**TASK**
Reproduce the celebrity gossip column below word for word, from its first heading to its final line.

**EXTRACTED TEXT**
########

Tripping with celebs

Travelocity telephone survey: 40 percent prefer holidaying with funny types like Ellen or Fallon. Only a lousy 4 percent wanted a hottie like Ryan Reynolds or Blake Lively. “Dancing With the Stars” co-host Erin Andrews rates with guys. Ladies, notttt. One in four 18- to 34-year-olds pick ­Beyoncé or Timberlake. The most affluent — income of $100K+ — want vacations with Mark Zuckerberg or Marissa Mayer.

Odds & ends

“The Season Weekly” reports “tipsy-looking” Chelsea Handler scratched around for a dance partner at Madonna’s Oscar party . . . Al Pirro, a k a the ex-Mr. Jeanine Pirro, reps LI City strip club Show Palace. Lousy husband, but a nifty lawyer . . . Next from “Downton Abbey’s” real-life countess is a book on Highclere Castle recipes — cricket lunches, 1781 shooting party eats, even Disraeli’s 1866 snack.

See the signs

Hollywood horoscope: Caution. Venus is in your fifth house, Pluto is in your seventh house. And the bimbo is in your beach house.

########

**SUPPLIED INFORMATION**
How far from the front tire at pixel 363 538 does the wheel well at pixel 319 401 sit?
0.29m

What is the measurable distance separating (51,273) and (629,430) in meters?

########

**SOLUTION TO THIS TASK**
Tripping with celebs

Travelocity telephone survey: 40 percent prefer holidaying with funny types like Ellen or Fallon. Only a lousy 4 percent wanted a hottie like Ryan Reynolds or Blake Lively. “Dancing With the Stars” co-host Erin Andrews rates with guys. Ladies, notttt. One in four 18- to 34-year-olds pick ­Beyoncé or Timberlake. The most affluent — income of $100K+ — want vacations with Mark Zuckerberg or Marissa Mayer.

Odds & ends

“The Season Weekly” reports “tipsy-looking” Chelsea Handler scratched around for a dance partner at Madonna’s Oscar party . . . Al Pirro, a k a the ex-Mr. Jeanine Pirro, reps LI City strip club Show Palace. Lousy husband, but a nifty lawyer . . . Next from “Downton Abbey’s” real-life countess is a book on Highclere Castle recipes — cricket lunches, 1781 shooting party eats, even Disraeli’s 1866 snack.

See the signs

Hollywood horoscope: Caution. Venus is in your fifth house, Pluto is in your seventh house. And the bimbo is in your beach house.